## Data provided
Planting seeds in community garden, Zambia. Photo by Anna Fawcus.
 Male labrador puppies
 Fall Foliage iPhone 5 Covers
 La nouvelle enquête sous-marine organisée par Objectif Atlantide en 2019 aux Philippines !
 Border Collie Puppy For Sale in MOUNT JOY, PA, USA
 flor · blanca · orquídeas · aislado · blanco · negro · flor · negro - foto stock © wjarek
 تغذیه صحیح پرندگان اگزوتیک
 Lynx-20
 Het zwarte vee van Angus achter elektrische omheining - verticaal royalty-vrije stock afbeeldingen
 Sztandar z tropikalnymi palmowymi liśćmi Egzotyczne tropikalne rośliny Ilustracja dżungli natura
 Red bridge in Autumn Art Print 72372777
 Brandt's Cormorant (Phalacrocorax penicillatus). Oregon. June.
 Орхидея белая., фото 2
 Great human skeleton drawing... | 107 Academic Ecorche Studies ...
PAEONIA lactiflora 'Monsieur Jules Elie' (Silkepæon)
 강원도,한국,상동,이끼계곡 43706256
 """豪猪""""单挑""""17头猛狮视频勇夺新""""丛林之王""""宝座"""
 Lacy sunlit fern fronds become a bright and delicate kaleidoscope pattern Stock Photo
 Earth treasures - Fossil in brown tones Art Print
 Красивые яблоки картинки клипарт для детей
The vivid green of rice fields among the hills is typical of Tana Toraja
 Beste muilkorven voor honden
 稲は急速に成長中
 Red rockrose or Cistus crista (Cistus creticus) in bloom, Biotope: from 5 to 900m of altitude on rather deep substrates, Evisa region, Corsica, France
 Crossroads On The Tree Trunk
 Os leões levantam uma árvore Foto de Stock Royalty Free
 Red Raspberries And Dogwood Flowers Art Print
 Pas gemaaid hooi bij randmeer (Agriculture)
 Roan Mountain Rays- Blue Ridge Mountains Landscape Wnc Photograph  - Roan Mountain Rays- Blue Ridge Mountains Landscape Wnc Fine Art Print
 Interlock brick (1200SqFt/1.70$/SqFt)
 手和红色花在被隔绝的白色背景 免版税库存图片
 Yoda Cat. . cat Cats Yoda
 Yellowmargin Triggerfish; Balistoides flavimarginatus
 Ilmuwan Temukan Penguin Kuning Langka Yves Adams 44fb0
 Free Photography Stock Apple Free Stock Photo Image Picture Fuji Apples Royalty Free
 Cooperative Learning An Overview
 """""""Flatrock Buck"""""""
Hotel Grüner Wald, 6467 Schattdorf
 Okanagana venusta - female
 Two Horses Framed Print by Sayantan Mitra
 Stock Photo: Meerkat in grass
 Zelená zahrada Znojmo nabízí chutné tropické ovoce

## About this task
Output the data in full, please, exactly as written.

## Finished task
Planting seeds in community garden, Zambia. Photo by Anna Fawcus.
 Male labrador puppies
 Fall Foliage iPhone 5 Covers
 La nouvelle enquête sous-marine organisée par Objectif Atlantide en 2019 aux Philippines !
 Border Collie Puppy For Sale in MOUNT JOY, PA, USA
 flor · blanca · orquídeas · aislado · blanco · negro · flor · negro - foto stock © wjarek
 تغذیه صحیح پرندگان اگزوتیک
 Lynx-20
 Het zwarte vee van Angus achter elektrische omheining - verticaal royalty-vrije stock afbeeldingen
 Sztandar z tropikalnymi palmowymi liśćmi Egzotyczne tropikalne rośliny Ilustracja dżungli natura
 Red bridge in Autumn Art Print 72372777
 Brandt's Cormorant (Phalacrocorax penicillatus). Oregon. June.
 Орхидея белая., фото 2
 Great human skeleton drawing... | 107 Academic Ecorche Studies ...
PAEONIA lactiflora 'Monsieur Jules Elie' (Silkepæon)
 강원도,한국,상동,이끼계곡 43706256
 """豪猪""""单挑""""17头猛狮视频勇夺新""""丛林之王""""宝座"""
 Lacy sunlit fern fronds become a bright and delicate kaleidoscope pattern Stock Photo
 Earth treasures - Fossil in brown tones Art Print
 Красивые яблоки картинки клипарт для детей
The vivid green of rice fields among the hills is typical of Tana Toraja
 Beste muilkorven voor honden
 稲は急速に成長中
 Red rockrose or Cistus crista (Cistus creticus) in bloom, Biotope: from 5 to 900m of altitude on rather deep substrates, Evisa region, Corsica, France
 Crossroads On The Tree Trunk
 Os leões levantam uma árvore Foto de Stock Royalty Free
 Red Raspberries And Dogwood Flowers Art Print
 Pas gemaaid hooi bij randmeer (Agriculture)
 Roan Mountain Rays- Blue Ridge Mountains Landscape Wnc Photograph  - Roan Mountain Rays- Blue Ridge Mountains Landscape Wnc Fine Art Print
 Interlock brick (1200SqFt/1.70$/SqFt)
 手和红色花在被隔绝的白色背景 免版税库存图片
 Yoda Cat. . cat Cats Yoda
 Yellowmargin Triggerfish; Balistoides flavimarginatus
 Ilmuwan Temukan Penguin Kuning Langka Yves Adams 44fb0
 Free Photography Stock Apple Free Stock Photo Image Picture Fuji Apples Royalty Free
 Cooperative Learning An Overview
 """""""Flatrock Buck"""""""
Hotel Grüner Wald, 6467 Schattdorf
 Okanagana venusta - female
 Two Horses Framed Print by Sayantan Mitra
 Stock Photo: Meerkat in grass
 Zelená zahrada Znojmo nabízí chutné tropické ovoce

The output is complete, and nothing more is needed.